Much of the film – possibly too much, compellingly earnest and ardent though she is – is spent listening to Ward talk about the issues involved and the next stages required to address them. First, she and Mick Jr merge herds and farms and learn that it’s better to move cattle around than let them graze one area to nubbins then bring it back to life with chemicals. She goes on a holistic management course and engages various experts to teach her about improving soil quality, water retention and best natural practices of all kinds.
At times, this makes the film feel static. The director George Roy Hill once said: “Audiences love how-to,” and they do, but more specifically they love to see how-to. While this programme is no doubt an accurate reflection of how much genuine change can be made in the first year or two of an agricultural overhaul – especially when interrupted by the worst fire season on record, followed by floods – it leaves the viewer feeling short-changed.
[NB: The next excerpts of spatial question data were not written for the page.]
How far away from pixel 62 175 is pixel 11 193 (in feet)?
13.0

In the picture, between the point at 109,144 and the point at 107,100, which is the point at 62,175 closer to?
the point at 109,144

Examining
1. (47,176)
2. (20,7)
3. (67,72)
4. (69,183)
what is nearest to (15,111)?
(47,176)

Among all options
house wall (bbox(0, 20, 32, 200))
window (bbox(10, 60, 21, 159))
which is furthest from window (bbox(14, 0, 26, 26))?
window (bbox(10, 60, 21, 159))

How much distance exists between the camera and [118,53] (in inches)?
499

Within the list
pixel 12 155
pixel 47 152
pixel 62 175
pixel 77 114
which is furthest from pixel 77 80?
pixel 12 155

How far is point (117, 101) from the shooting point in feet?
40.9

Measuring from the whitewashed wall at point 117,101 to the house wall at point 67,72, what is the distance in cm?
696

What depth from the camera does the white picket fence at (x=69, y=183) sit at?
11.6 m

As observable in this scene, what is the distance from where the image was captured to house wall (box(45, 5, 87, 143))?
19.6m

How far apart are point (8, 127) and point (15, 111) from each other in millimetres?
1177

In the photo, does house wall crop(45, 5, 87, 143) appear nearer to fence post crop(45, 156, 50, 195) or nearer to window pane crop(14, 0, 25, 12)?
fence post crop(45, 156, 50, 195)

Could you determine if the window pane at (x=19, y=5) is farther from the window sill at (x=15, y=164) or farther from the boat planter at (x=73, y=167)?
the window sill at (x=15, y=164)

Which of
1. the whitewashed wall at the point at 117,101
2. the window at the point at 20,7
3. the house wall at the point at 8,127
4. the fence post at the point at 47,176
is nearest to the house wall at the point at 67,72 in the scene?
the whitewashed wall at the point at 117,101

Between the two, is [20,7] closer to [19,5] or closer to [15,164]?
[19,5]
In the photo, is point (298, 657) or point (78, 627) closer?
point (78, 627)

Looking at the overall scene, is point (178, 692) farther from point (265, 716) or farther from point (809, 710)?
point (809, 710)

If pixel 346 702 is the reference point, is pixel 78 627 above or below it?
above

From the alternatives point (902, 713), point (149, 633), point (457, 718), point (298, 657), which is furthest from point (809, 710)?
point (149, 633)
When they have to let go Mick Jr’s best friend and vastly knowledgable right-hand man, Normie, because the farm goes too far into the red, Ward has no choice but to step up. Yet this, too, is narratively underwhelming. The spirit is willing but chaotic and the flesh is weaker than either Normie’s or Mick Jr’s; we do not get the underdog triumph we have been taught to expect. Again, it is probably more accurate, but it’s another dying fall.
Nevertheless, the message comes through loud and clear: modern agricultural practice is up there with fossil fuels in term of how much damage it does to the world. It shows there is much to be gained from relearning the old ways – Ward brings in Indigenous consultants, too – and working with nature instead of nearly destroying then resuscitating it with ever-diminishing returns.
Underneath the story of the farm, there is a darker, more painful story about Ward. Her daughter Matilda is reduced to tears when she remembers how low her mother became when she was first consumed with fears of the climate crisis; she says how glad she is that Ward has found something to do that satisfies her need for action.
Refreshingly, though, this stays in the background, so that her optimism, her energy and the knowledge she gathers can be placed front and centre, alongside the change she and an increasingly stoical Mick Jr, watching as Ward does in hours what he could probably do in minutes, bring about. She radiates hope that, while not all of us have a farm to transform, we can yet save ourselves.